Reproduce sin cambios las líneas de los registros que empiezan en la que contiene "Is horse's mane" y terminan en la que contiene "Answer: (229,47,339,176): black", ambas incluidas.

# # #

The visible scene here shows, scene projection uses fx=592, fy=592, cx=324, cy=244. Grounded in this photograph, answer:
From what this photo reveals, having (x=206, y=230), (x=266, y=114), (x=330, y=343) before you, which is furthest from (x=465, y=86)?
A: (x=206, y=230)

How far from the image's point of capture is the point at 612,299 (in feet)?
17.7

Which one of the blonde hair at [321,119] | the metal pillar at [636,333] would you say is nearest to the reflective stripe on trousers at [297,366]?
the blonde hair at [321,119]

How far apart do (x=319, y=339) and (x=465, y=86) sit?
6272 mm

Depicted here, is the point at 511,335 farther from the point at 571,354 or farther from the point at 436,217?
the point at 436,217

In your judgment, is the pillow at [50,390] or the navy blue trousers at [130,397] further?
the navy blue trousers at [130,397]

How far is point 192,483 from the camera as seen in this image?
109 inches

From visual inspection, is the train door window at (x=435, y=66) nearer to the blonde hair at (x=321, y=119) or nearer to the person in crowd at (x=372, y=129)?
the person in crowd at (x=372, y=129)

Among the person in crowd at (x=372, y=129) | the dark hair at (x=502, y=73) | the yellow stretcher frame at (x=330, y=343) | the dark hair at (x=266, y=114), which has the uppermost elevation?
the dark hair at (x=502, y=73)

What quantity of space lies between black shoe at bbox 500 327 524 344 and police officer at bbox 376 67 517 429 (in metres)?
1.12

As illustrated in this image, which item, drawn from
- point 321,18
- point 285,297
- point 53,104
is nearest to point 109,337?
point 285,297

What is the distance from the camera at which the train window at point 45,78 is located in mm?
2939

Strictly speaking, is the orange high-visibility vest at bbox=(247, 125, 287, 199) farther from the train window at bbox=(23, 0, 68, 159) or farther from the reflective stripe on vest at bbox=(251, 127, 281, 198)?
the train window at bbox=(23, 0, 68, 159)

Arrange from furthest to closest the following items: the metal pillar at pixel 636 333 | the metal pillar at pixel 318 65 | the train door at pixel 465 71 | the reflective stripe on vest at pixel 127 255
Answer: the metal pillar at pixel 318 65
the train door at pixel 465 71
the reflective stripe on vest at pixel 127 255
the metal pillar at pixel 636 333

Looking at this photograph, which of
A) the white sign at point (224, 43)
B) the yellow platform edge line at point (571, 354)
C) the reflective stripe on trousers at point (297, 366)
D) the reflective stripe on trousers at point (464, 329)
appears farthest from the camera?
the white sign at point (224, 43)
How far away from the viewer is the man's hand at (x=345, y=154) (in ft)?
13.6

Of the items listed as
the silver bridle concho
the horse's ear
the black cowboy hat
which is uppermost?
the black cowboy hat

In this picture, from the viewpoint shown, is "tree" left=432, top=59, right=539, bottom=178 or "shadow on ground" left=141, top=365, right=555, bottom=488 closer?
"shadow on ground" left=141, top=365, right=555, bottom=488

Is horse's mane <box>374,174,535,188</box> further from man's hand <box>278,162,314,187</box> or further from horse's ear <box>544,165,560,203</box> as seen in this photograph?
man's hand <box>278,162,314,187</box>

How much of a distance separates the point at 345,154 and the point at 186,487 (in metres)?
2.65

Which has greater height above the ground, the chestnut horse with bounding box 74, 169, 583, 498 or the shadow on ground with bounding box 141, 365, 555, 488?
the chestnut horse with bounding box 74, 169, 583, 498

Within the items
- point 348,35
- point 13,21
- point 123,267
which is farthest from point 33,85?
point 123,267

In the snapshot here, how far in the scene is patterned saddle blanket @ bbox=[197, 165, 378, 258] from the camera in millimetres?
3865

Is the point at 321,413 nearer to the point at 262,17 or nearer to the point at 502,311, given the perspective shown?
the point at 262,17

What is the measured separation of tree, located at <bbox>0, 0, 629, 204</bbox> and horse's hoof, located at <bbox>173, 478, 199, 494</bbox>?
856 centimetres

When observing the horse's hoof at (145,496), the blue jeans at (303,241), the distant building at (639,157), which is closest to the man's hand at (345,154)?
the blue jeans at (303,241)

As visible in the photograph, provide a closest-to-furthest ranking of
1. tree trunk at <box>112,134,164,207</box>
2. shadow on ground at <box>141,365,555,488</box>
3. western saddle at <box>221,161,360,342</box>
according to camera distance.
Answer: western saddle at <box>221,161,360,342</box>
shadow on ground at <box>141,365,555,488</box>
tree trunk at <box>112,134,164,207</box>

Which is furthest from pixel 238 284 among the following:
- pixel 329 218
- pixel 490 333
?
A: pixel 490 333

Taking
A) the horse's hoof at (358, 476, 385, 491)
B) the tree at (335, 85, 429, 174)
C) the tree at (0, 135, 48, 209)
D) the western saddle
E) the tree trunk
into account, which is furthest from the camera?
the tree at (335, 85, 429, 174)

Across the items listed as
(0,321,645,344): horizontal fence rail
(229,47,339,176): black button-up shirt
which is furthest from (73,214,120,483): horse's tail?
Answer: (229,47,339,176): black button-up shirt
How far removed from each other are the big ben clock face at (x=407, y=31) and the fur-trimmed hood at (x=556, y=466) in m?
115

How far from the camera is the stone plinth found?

# # #

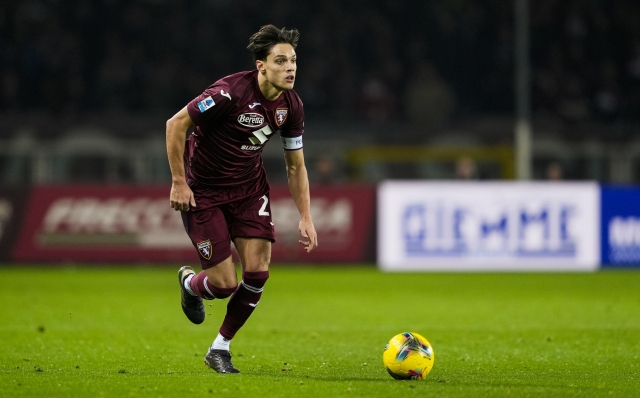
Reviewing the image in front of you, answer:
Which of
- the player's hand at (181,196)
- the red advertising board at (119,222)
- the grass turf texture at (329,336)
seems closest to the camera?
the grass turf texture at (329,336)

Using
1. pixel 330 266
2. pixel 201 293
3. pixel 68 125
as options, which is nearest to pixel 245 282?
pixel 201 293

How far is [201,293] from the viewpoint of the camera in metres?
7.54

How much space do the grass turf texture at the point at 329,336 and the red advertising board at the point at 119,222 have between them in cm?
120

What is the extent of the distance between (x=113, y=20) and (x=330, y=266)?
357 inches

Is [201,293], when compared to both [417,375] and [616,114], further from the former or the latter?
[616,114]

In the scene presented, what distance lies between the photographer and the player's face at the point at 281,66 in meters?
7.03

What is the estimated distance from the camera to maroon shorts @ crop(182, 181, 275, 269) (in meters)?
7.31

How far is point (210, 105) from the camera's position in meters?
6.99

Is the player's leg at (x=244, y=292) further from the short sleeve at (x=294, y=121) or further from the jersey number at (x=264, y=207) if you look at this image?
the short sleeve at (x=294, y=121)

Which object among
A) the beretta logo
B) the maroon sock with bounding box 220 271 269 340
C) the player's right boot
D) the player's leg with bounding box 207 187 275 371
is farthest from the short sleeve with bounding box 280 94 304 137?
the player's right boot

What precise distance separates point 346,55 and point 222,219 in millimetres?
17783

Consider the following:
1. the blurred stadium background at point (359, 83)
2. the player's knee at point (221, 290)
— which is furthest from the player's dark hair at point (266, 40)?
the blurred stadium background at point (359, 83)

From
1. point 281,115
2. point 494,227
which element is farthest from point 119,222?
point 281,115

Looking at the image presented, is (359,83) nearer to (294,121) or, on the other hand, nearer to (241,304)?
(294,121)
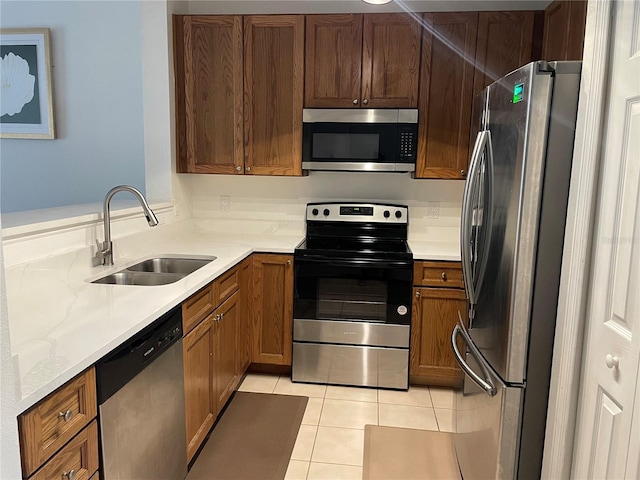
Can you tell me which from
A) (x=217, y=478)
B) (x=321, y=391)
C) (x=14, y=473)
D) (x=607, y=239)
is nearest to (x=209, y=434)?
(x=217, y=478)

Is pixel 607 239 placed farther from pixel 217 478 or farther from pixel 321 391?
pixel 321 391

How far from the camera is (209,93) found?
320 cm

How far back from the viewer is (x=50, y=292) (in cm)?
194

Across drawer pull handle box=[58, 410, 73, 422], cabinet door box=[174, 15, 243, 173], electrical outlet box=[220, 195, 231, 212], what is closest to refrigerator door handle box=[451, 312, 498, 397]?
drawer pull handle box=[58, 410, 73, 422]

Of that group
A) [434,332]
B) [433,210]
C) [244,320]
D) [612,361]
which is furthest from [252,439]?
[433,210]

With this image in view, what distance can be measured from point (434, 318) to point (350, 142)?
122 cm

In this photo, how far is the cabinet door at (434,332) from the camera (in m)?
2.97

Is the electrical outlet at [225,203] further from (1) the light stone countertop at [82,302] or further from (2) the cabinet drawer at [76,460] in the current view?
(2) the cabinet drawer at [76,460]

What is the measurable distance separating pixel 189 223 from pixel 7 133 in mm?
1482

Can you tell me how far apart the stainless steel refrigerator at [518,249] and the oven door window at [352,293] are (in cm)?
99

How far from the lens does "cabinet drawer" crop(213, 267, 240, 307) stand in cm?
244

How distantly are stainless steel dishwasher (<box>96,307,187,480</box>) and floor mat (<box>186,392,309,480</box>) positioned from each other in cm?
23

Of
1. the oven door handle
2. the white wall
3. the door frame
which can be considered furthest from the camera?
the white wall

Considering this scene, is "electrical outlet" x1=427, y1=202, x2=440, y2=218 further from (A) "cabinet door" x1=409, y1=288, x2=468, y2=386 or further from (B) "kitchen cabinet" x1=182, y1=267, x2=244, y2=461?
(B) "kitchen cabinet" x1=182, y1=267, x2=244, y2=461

# # #

* RESPUESTA DEL EJERCICIO *
Is horse's mane <box>374,174,535,188</box> further from man's hand <box>278,162,314,187</box> or further from horse's ear <box>544,165,560,203</box> as seen in this photograph?
man's hand <box>278,162,314,187</box>

How much of a distance separates the point at 345,154 and the point at 186,487 (in metres)?
2.65

Which has greater height above the ground, the chestnut horse with bounding box 74, 169, 583, 498 or the shadow on ground with bounding box 141, 365, 555, 488?
the chestnut horse with bounding box 74, 169, 583, 498

Within the items
- point 348,35
- point 13,21
- point 123,267
which is farthest from point 33,85?
point 123,267

In the snapshot here, how far in the scene is patterned saddle blanket @ bbox=[197, 165, 378, 258] from the camera in millimetres?
3865

Is the point at 321,413 nearer to the point at 262,17 or nearer to the point at 502,311, given the perspective shown?
the point at 262,17

What is the measured separation of tree, located at <bbox>0, 0, 629, 204</bbox> and horse's hoof, located at <bbox>173, 478, 199, 494</bbox>?
856 centimetres

When observing the horse's hoof at (145,496), the blue jeans at (303,241), the distant building at (639,157), which is closest to the man's hand at (345,154)?
the blue jeans at (303,241)

As visible in the photograph, provide a closest-to-furthest ranking of
1. tree trunk at <box>112,134,164,207</box>
2. shadow on ground at <box>141,365,555,488</box>
3. western saddle at <box>221,161,360,342</box>
according to camera distance.
Answer: western saddle at <box>221,161,360,342</box>
shadow on ground at <box>141,365,555,488</box>
tree trunk at <box>112,134,164,207</box>

Which is furthest from pixel 238 284 among the following:
- pixel 329 218
- pixel 490 333
?
A: pixel 490 333

Taking
A) the horse's hoof at (358, 476, 385, 491)
B) the tree at (335, 85, 429, 174)
C) the tree at (0, 135, 48, 209)
D) the western saddle
E) the tree trunk
into account, which is furthest from the camera?
the tree at (335, 85, 429, 174)

Across the items listed as
(0,321,645,344): horizontal fence rail
(229,47,339,176): black button-up shirt
which is furthest from (73,214,120,483): horse's tail?
Answer: (229,47,339,176): black button-up shirt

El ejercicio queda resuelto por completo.